*题目*
根据摘录,Locker::acquire_locks 在第一个步骤中为什么要把所有的 lock 放入一个整体的 set(sorted)中?

*摘录*
_ _ _ _ _ _ _

3,对"a"的CDentry加xlock,是因为之后要去给CDentry中的linkage_t填充内容(CInode指针之类)
4,在之后也会去对CInode的versionlock加wrlock,是因为要去修改CInode中inode_t的version;对"/"的CInode的nestlock也加wrlock。
Locker::acquire_locks函数代码有好几百行,我把它分了3个步骤。
第一个步骤是整理xlocks、wrlock和rdlocks,因为这三个要加锁的set里面,可能有重复的lock,所以要把所有的lock放入一个整体的set中(sorted)。先遍历xlocks,将"a"的CDentry中的lock放入sorted中,将"a"的CDentry放入mustpin中,并且将"a"的CDentry的versionlock放入wrlocks中;接下来遍历wrlocks,将"a"的CDentry的versionlock和"test"的CInode的filelock和nestlock放入sorted中,并且将"test"的CInode放入mustpin中;遍历rdlocks,将"a"CDentry的lock,"test"CInode的authlock、snaplock,和"/"的CInode的snaplock放入sorted中,并将"/"的CInode加入mustpin中。代码如下
bool Locker::acquire_locks(MDRequestRef& mdr, set<SimpleLock*> &rdlocks, set<SimpleLock*> &wrlocks, set<SimpleLock*> &xlocks,
map<SimpleLock*,mds_rank_t> *remote_wrlocks, CInode *auth_pin_freeze, bool auth_pin_nonblock)
{ // remote_wrlocks = NULL, auth_pin_freeze = NULL, auth_pin_nonblock = false
client_t client = mdr->get_client();
set<SimpleLock*, SimpleLock::ptr_lt> sorted; // sort everything we will lock
set<MDSCacheObject*> mustpin; // items to authpin
// xlocks,遍历xlocks,此时xlocks只有一个,就是“a”的CDentry的lock
for (set<SimpleLock*>::iterator p = xlocks.begin(); p != xlocks.end(); ++p) {
sorted.insert(lock); // 将"a"的CDentry中的lock放入sorted中
mustpin.insert(lock->get_parent()); // 将CDentry放入mustpin中
// augment xlock with a versionlock?
if ((*p)->get_type() == CEPH_LOCK_DN) {
CDentry *dn = (CDentry*)lock->get_parent(); // dn就是"a"的CDentry
if (mdr->is_master()) {
// master. wrlock versionlock so we can pipeline dentry updates to journal.
wrlocks.insert(&dn->versionlock); // 将"a"的CDentry中的versionlock放入wrlocks中
} else { ...... }
} ......

_ _ _ _ _ _ _

*给定数据*
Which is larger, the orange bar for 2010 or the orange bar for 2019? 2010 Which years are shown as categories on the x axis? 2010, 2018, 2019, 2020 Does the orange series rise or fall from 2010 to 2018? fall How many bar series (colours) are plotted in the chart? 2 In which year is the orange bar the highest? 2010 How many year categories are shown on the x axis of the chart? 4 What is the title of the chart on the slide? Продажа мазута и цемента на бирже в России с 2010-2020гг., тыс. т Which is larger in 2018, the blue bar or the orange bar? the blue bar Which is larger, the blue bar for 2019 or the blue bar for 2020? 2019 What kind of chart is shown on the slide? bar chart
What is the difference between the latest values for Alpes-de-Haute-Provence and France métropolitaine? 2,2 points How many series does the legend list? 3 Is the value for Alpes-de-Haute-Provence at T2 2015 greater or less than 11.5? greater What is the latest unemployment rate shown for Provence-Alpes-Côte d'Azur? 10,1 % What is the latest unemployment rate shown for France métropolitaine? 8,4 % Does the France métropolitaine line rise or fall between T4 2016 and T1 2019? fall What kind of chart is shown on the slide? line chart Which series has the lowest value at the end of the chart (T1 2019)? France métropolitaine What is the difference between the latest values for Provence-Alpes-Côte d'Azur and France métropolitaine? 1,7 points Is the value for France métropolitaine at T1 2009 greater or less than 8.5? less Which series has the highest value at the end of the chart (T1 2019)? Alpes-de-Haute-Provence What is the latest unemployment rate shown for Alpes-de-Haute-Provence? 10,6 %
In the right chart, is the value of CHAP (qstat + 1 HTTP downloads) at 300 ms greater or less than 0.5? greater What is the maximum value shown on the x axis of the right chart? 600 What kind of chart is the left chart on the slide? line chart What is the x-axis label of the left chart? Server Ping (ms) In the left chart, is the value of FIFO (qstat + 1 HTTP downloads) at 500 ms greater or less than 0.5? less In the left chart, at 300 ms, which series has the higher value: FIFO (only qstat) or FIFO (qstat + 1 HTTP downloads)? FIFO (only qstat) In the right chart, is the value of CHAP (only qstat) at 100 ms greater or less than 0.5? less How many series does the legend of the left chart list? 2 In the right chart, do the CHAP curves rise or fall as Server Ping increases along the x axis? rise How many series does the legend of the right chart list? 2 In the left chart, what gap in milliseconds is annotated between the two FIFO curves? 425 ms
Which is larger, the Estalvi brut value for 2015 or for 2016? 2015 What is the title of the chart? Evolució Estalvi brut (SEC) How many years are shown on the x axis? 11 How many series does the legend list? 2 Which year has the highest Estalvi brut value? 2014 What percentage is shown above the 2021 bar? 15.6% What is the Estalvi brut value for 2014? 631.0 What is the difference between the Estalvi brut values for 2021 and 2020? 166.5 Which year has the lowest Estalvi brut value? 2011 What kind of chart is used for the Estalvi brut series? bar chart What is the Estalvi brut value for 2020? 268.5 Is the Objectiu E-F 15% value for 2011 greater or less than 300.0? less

_ _ _ _ _ _ _

*回答*
因为 xlocks、wrlock 和 rdlocks 这三个要加锁的 set 里面可能有重复的 lock。